Stupid web spider tricks
In the spirit of earlier entrants, but not as bad, here's some stupid web spider tricks.
The first stupid trick: crawling 'Add Comment' pages. Not only are the
'Add Comment' links marked nofollow
(so good little spiders shouldn't
be going there), but it's also a great way to make me wonder if you're
a would-be comment spammer and pay close attention to every CSpace page
you hit. CSpace gets sufficiently few pages views at the moment that I
can read all of the server logs, so I will notice.
(All sorts of web spiders seem to find the 'Add Comment' links
especially tasty for some reason; it's quite striking. I'm pretty sure
they're the most common nofollow
links for web spiders to crawl.)
The second stupid trick: including a URL explaining your spider, but having that URL be a '403 permission denied' error page. Fortunately for my irritation level, I could find a copy in Google's cache (pick the cached version of the obvious web page) and it more or less explained the web spider was doing.

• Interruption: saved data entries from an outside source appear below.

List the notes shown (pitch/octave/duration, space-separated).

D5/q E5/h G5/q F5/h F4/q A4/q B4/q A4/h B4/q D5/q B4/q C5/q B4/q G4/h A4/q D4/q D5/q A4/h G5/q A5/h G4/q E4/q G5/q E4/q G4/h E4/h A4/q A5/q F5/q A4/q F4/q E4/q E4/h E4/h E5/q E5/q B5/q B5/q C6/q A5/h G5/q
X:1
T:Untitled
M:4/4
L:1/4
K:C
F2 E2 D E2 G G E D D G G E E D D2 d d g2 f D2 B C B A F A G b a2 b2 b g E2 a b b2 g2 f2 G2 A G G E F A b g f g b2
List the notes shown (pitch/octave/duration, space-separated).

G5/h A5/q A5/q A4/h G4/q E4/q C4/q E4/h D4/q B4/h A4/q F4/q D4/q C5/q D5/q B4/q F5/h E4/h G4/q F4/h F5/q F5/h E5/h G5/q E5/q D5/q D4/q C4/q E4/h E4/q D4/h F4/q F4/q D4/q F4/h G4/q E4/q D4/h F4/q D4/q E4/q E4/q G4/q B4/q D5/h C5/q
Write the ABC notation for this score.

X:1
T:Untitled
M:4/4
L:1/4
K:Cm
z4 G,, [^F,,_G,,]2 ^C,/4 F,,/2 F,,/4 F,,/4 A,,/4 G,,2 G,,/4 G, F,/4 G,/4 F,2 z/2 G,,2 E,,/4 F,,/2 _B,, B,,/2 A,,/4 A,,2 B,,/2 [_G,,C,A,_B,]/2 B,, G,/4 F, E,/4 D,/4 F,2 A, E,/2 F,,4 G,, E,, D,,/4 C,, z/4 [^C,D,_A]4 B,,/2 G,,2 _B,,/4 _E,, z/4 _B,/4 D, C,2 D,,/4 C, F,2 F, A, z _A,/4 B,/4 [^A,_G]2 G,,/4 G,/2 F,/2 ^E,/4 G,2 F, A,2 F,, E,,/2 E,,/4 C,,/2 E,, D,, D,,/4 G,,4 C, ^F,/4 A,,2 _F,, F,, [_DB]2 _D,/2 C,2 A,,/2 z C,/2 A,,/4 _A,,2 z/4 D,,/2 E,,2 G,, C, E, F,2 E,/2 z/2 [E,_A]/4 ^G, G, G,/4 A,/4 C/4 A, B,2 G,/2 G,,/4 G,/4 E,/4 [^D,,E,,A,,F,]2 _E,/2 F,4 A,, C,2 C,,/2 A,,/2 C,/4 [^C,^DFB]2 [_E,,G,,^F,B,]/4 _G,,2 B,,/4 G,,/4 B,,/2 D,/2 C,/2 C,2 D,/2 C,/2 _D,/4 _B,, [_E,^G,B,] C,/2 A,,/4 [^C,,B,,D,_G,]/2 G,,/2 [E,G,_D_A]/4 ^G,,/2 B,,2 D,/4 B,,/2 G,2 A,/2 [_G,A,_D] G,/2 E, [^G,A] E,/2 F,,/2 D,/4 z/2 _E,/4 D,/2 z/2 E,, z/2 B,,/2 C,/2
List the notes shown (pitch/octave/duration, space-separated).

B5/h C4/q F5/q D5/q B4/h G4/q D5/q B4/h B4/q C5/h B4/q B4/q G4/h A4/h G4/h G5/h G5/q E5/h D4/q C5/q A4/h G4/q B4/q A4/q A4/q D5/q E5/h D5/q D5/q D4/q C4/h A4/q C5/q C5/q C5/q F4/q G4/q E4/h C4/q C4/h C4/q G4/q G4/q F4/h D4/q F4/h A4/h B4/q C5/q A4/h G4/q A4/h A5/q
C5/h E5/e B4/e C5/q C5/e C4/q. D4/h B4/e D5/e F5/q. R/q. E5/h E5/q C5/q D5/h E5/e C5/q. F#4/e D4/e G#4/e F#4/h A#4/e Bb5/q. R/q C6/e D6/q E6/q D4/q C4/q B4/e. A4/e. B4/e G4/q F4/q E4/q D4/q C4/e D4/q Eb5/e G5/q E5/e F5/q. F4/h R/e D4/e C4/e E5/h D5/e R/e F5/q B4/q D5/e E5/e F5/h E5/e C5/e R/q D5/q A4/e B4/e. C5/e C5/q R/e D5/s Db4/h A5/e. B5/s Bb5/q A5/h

Thus, today's entrant is the 'findlinks' web spider, from various 139.18.2.* and 139.18.13.* IP addresses (which belong to uni-leipzig.de) plus a few hits from 80.237.144.96 (which doesn't seem to). The spider seems to be a distributed one, where any client machine that uses the software can crawl you. (I'm not sure I like distributed crawlers.)
On a side note, I derive a certain amount of amusement from seeing English Apache error messages on a foreign language website.
(Other information on the findlinks spider: in this huge database of spiders or here.)